Requirement → Output every record below precisely as it is written.

[Excerpts from a dataset]
----
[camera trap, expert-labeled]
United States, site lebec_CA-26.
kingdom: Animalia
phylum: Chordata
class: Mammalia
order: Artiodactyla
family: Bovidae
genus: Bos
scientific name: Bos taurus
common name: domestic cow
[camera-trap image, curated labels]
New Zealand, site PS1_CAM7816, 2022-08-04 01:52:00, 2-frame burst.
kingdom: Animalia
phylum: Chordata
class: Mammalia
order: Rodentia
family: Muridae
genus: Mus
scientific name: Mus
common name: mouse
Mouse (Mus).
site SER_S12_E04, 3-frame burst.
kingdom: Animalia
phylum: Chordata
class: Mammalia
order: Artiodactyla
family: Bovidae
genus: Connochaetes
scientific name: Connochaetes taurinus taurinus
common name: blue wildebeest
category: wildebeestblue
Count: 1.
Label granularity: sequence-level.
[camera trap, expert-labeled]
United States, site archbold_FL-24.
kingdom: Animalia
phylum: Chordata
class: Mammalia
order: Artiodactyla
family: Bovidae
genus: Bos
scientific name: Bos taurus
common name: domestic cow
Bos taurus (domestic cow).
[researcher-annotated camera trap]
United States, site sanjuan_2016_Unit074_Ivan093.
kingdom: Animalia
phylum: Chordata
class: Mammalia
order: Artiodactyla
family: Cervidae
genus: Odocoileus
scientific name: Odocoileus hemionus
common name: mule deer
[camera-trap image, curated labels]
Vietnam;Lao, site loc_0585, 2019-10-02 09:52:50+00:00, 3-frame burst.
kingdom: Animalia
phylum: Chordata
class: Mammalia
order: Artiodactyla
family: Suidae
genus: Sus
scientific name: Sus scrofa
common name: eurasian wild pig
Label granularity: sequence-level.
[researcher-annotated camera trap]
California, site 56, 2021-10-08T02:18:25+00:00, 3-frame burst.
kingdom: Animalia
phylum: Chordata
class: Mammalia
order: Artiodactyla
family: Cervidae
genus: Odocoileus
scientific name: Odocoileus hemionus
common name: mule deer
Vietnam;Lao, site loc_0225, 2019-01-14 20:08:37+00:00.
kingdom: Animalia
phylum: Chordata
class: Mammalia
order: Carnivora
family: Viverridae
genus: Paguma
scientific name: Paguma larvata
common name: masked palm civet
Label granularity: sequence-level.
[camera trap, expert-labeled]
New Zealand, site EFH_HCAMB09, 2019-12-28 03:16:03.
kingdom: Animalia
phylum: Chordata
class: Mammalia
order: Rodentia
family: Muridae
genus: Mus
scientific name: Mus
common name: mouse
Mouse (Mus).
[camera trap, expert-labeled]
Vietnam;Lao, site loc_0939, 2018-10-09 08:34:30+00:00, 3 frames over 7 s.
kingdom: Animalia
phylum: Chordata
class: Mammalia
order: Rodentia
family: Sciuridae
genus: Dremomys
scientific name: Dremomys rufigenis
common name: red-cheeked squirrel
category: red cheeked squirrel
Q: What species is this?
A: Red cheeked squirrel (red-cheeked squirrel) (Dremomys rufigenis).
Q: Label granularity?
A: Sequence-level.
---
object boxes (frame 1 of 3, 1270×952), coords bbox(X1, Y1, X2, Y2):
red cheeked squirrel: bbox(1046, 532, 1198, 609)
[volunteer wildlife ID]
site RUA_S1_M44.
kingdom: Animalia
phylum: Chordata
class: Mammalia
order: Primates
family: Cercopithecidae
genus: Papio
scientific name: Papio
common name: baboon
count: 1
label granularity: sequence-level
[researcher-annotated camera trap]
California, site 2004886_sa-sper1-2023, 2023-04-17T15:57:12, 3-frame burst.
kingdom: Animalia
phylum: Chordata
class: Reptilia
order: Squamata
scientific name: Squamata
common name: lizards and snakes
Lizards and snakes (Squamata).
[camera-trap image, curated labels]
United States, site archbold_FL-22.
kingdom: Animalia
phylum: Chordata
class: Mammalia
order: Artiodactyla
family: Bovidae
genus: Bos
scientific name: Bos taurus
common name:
----
Response →
[camera trap, expert-labeled]
United States, site lebec_CA-26.
kingdom: Animalia
phylum: Chordata
class: Mammalia
order: Artiodactyla
family: Bovidae
genus: Bos
scientific name: Bos taurus
common name: domestic cow
[camera-trap image, curated labels]
New Zealand, site PS1_CAM7816, 2022-08-04 01:52:00, 2-frame burst.
kingdom: Animalia
phylum: Chordata
class: Mammalia
order: Rodentia
family: Muridae
genus: Mus
scientific name: Mus
common name: mouse
Mouse (Mus).
site SER_S12_E04, 3-frame burst.
kingdom: Animalia
phylum: Chordata
class: Mammalia
order: Artiodactyla
family: Bovidae
genus: Connochaetes
scientific name: Connochaetes taurinus taurinus
common name: blue wildebeest
category: wildebeestblue
Count: 1.
Label granularity: sequence-level.
[camera trap, expert-labeled]
United States, site archbold_FL-24.
kingdom: Animalia
phylum: Chordata
class: Mammalia
order: Artiodactyla
family: Bovidae
genus: Bos
scientific name: Bos taurus
common name: domestic cow
Bos taurus (domestic cow).
[researcher-annotated camera trap]
United States, site sanjuan_2016_Unit074_Ivan093.
kingdom: Animalia
phylum: Chordata
class: Mammalia
order: Artiodactyla
family: Cervidae
genus: Odocoileus
scientific name: Odocoileus hemionus
common name: mule deer
[camera-trap image, curated labels]
Vietnam;Lao, site loc_0585, 2019-10-02 09:52:50+00:00, 3-frame burst.
kingdom: Animalia
phylum: Chordata
class: Mammalia
order: Artiodactyla
family: Suidae
genus: Sus
scientific name: Sus scrofa
common name: eurasian wild pig
Label granularity: sequence-level.
[researcher-annotated camera trap]
California, site 56, 2021-10-08T02:18:25+00:00, 3-frame burst.
kingdom: Animalia
phylum: Chordata
class: Mammalia
order: Artiodactyla
family: Cervidae
genus: Odocoileus
scientific name: Odocoileus hemionus
common name: mule deer
Vietnam;Lao, site loc_0225, 2019-01-14 20:08:37+00:00.
kingdom: Animalia
phylum: Chordata
class: Mammalia
order: Carnivora
family: Viverridae
genus: Paguma
scientific name: Paguma larvata
common name: masked palm civet
Label granularity: sequence-level.
[camera trap, expert-labeled]
New Zealand, site EFH_HCAMB09, 2019-12-28 03:16:03.
kingdom: Animalia
phylum: Chordata
class: Mammalia
order: Rodentia
family: Muridae
genus: Mus
scientific name: Mus
common name: mouse
Mouse (Mus).
[camera trap, expert-labeled]
Vietnam;Lao, site loc_0939, 2018-10-09 08:34:30+00:00, 3 frames over 7 s.
kingdom: Animalia
phylum: Chordata
class: Mammalia
order: Rodentia
family: Sciuridae
genus: Dremomys
scientific name: Dremomys rufigenis
common name: red-cheeked squirrel
category: red cheeked squirrel
Q: What species is this?
A: Red cheeked squirrel (red-cheeked squirrel) (Dremomys rufigenis).
Q: Label granularity?
A: Sequence-level.
---
object boxes (frame 1 of 3, 1270×952), coords bbox(X1, Y1, X2, Y2):
red cheeked squirrel: bbox(1046, 532, 1198, 609)
[volunteer wildlife ID]
site RUA_S1_M44.
kingdom: Animalia
phylum: Chordata
class: Mammalia
order: Primates
family: Cercopithecidae
genus: Papio
scientific name: Papio
common name: baboon
count: 1
label granularity: sequence-level
[researcher-annotated camera trap]
California, site 2004886_sa-sper1-2023, 2023-04-17T15:57:12, 3-frame burst.
kingdom: Animalia
phylum: Chordata
class: Reptilia
order: Squamata
scientific name: Squamata
common name: lizards and snakes
Lizards and snakes (Squamata).
[camera-trap image, curated labels]
United States, site archbold_FL-22.
kingdom: Animalia
phylum: Chordata
class: Mammalia
order: Artiodactyla
family: Bovidae
genus: Bos
scientific name: Bos taurus
common name:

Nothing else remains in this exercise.